While Mai and TC followed the river towards the snake bridge, they came upon an old man sitting in a chair. He was drinking coffee and reading a book with a table full of books.
“Hello there, young ones,” said the old man, beckoning them to sit on the empty chairs around him.
TC climbed off Mai and sat on one of the chairs that spun around. Mai sat on another chair. The old man offered them coffee, but TC refused it for them.
“It’s bitter,” TC complained.
Mai didn’t feel hungry or thirsty so she declined the offer as well. TC happily spun around in her chair while Mai engaged the old man in conversation.
“So,” Mai began, “My name is Mai. This is TC, whose guardian I’m helping to find.”
“You may call me Wiseman,” the old man told Mai.
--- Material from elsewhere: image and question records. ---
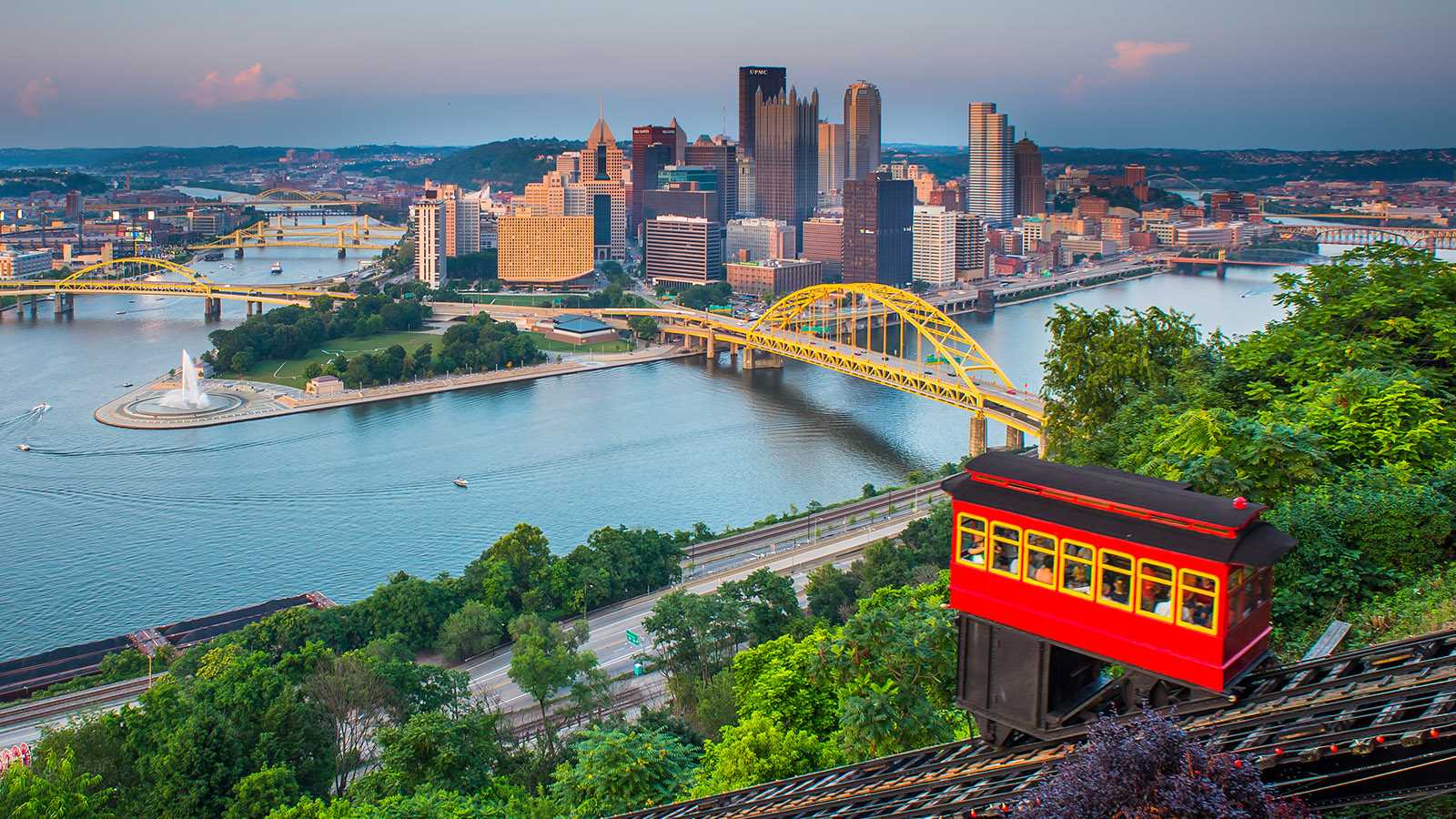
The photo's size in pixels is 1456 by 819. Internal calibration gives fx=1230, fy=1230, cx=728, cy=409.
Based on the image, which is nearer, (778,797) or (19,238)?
(778,797)

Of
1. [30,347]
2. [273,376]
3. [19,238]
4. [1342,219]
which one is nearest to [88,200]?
[19,238]

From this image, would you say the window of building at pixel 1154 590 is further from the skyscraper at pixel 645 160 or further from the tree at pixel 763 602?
the skyscraper at pixel 645 160

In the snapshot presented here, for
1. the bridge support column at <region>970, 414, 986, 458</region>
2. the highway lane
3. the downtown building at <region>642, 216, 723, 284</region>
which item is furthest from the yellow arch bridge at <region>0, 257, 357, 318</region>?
the highway lane

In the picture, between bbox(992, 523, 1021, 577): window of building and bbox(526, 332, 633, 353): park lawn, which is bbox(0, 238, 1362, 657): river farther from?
bbox(992, 523, 1021, 577): window of building

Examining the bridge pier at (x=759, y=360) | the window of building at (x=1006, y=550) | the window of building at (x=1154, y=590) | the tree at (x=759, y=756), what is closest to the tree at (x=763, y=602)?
the tree at (x=759, y=756)

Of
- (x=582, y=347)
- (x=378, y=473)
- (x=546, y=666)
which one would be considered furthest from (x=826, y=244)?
(x=546, y=666)

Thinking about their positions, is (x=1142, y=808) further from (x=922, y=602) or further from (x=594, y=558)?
(x=594, y=558)

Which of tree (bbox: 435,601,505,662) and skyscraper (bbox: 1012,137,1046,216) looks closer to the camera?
tree (bbox: 435,601,505,662)

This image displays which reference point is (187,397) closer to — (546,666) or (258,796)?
(546,666)

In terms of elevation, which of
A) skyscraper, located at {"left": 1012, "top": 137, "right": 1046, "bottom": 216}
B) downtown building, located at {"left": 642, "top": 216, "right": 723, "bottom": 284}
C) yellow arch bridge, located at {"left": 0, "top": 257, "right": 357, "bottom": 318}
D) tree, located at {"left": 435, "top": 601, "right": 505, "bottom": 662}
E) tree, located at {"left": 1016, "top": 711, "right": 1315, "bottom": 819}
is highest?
skyscraper, located at {"left": 1012, "top": 137, "right": 1046, "bottom": 216}
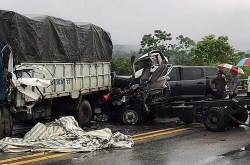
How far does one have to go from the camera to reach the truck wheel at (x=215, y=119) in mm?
10891

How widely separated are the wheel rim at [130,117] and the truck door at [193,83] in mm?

“I’m sorry for being blunt,” Mai apologizes, “but where are we? I’ve never been here before so I have no idea how to get around or go home.”
“I see,” Wiseman began, “you are newcomers to this place. Do you not feel anything familiar about this place?”
“It does feel vaguely familiar,” Mai confesses, “but I’ve never seen this scenery before.”
“Then you are just seeing a familiar place in a different lens,” Wiseman tells Mai.
“In a different lens?” asks Mai.
“That is how someone views this world,” the old man tells Mai. “You gals are just travelers passing by a spirit’s vision of this world.”
“Are we in some spirit world?” Mai replies, “I don’t plan on us staying long.”
“I can offer you some advice,” Wiseman tells Mai. “But first, I must have compensation.”
“Compensation?” asked Mai.
Mai did not have anything on her to give to the old man. She didn’t think TC would have anything worth giving away either.
“I am a man of knowledge,” the old man states. “What I desire is information. Share with me details of your world.”
For what seemed like hours, Mai began to list off everything she knew: all facts, historical, riddles, even jokes that she thought were not funny. Sadly, Wiseman was indeed wise and learned. He knew too much and worthless facts Mai did not even know of.
“That’s all I can think of,” Mai says exhaustingly.
“Alright,” says Wiseman, “I have learned some things. As promised, I will give you guidance.”
Wiseman points across the river.
“Look for a magician named VV,” Wiseman advises. “He can show you the way home. He usually loiters around a certain pond.”
Mai’s shoulders slumped.
“So he’s our wizard at the end of the yellow brick road?” Mai mumbles to herself.
“I’m afraid so,” Wiseman tells Mai.
Mai and TC would still need to cross the black river. Mai did not know how they were going to climb onto the huge snake bridge above them.
“If you continue further south,” Wiseman explains, “you will come across the other side of the bridge. Head east to find the mouth of the large beast you see elevated in the sky.”
“The mouth?” asked TC. “As in, it has sharp teeth?”
“Do not worry,” Wiseman assures Mai, “the beast is asleep at the moment. Do not disturb it if you do not want to be eaten.”
TC and Mai’s eyes widen.
“As I mentioned,” Wiseman reassures them, “do not wake the beast.”